This was a claim case, on the trial of which the jury, under the charge of the court, found the property subject to the fi.fa. levied thereon. A motion for a new trial was made on the grounds therein stated, which was overruled, and the claimant excepted.
The property was claimed as having been set apart to the wife of the defendant in execution as a homestead. It appears from the record that the defendant, T. J. Smith, on his voluntary application, was adjudged a bankrupt on the 3d of October, 1877, that his wife, on the 21st of October, 1877, filed her application for homestead.

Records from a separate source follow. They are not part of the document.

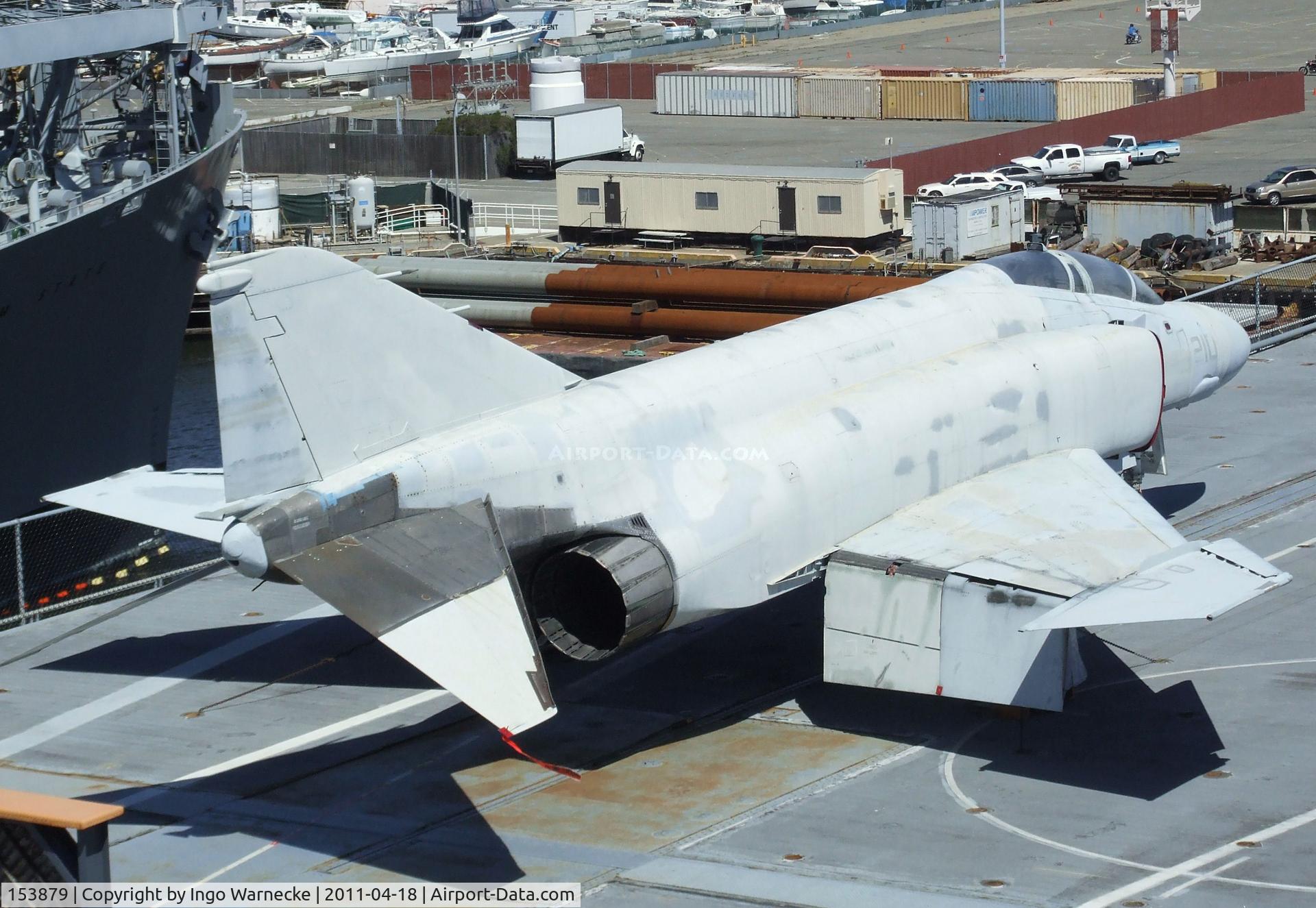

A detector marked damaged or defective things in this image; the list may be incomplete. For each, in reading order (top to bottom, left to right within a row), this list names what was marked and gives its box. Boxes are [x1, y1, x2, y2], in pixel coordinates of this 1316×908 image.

rusty steel pipe [537, 263, 926, 309]
rusted deck patch [481, 715, 905, 847]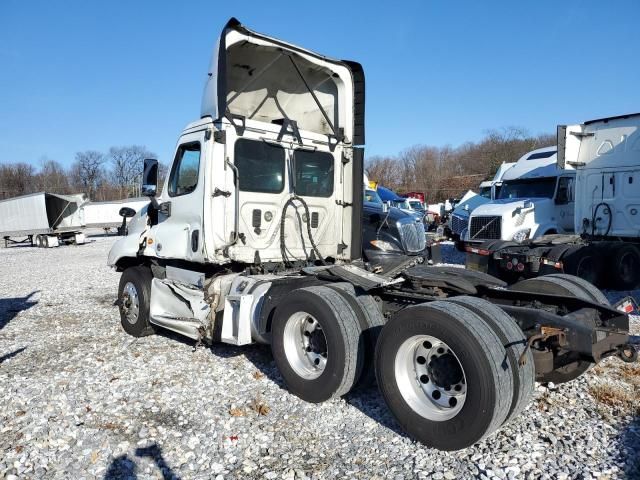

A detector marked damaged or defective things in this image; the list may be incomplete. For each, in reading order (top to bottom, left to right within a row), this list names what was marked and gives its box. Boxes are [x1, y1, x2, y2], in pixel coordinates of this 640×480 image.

damaged truck cab [109, 18, 636, 452]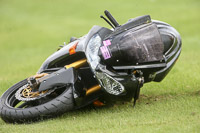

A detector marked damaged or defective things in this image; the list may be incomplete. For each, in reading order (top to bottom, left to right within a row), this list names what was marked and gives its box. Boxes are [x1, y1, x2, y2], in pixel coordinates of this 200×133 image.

crashed bike [0, 10, 181, 123]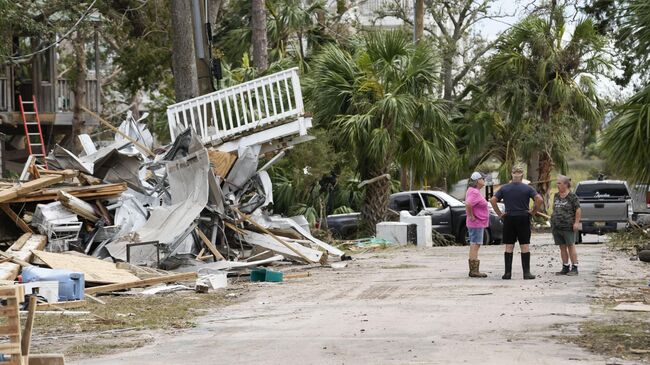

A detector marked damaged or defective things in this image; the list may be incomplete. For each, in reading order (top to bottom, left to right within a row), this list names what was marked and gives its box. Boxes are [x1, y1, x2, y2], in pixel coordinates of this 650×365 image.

broken white railing [165, 67, 302, 144]
broken lumber [0, 202, 33, 233]
broken lumber [0, 233, 46, 278]
broken lumber [30, 250, 139, 284]
splintered wood [30, 250, 139, 284]
broken lumber [86, 272, 197, 294]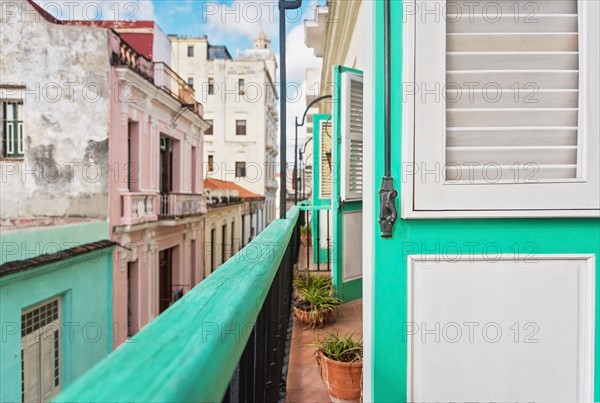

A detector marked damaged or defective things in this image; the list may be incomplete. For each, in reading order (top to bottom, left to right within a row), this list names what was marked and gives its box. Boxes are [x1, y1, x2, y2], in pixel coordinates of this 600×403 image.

peeling paint wall [0, 0, 110, 219]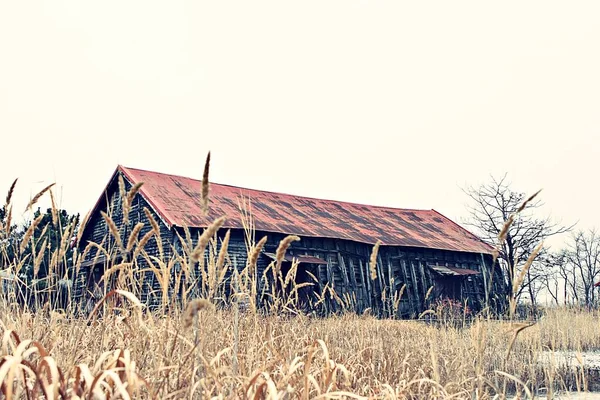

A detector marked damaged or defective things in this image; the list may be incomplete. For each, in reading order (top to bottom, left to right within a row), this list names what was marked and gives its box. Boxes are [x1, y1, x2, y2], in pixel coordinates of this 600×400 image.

rusty metal roof [115, 165, 494, 253]
peeling paint on roof [115, 165, 494, 253]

The deed of assignment in bankruptcy was made 23d October, 1877; the homestead was granted by the ordinary 3d of December, 1877.
The court charged the jury “that in order'to entitle the wife of a bankrupt to a homestead under the constitu*225tion of 1868, she must apply for and have the same set apart prior to the adjudication of the husband as a bankrupt, or her application for homestead must be pending at the time of the adjudication,” and that is the alleged error complained of here.
In view of the facts of this case as disclosed in the record, there was no error in the charge of the court, nor in overruling the claimant’s motion for new trial. Woolfolk vs. Murray, 44 Ga., 136. Lumpkin vs. Eason, Ib., 339.
Let the judgment of the court below be affirmed.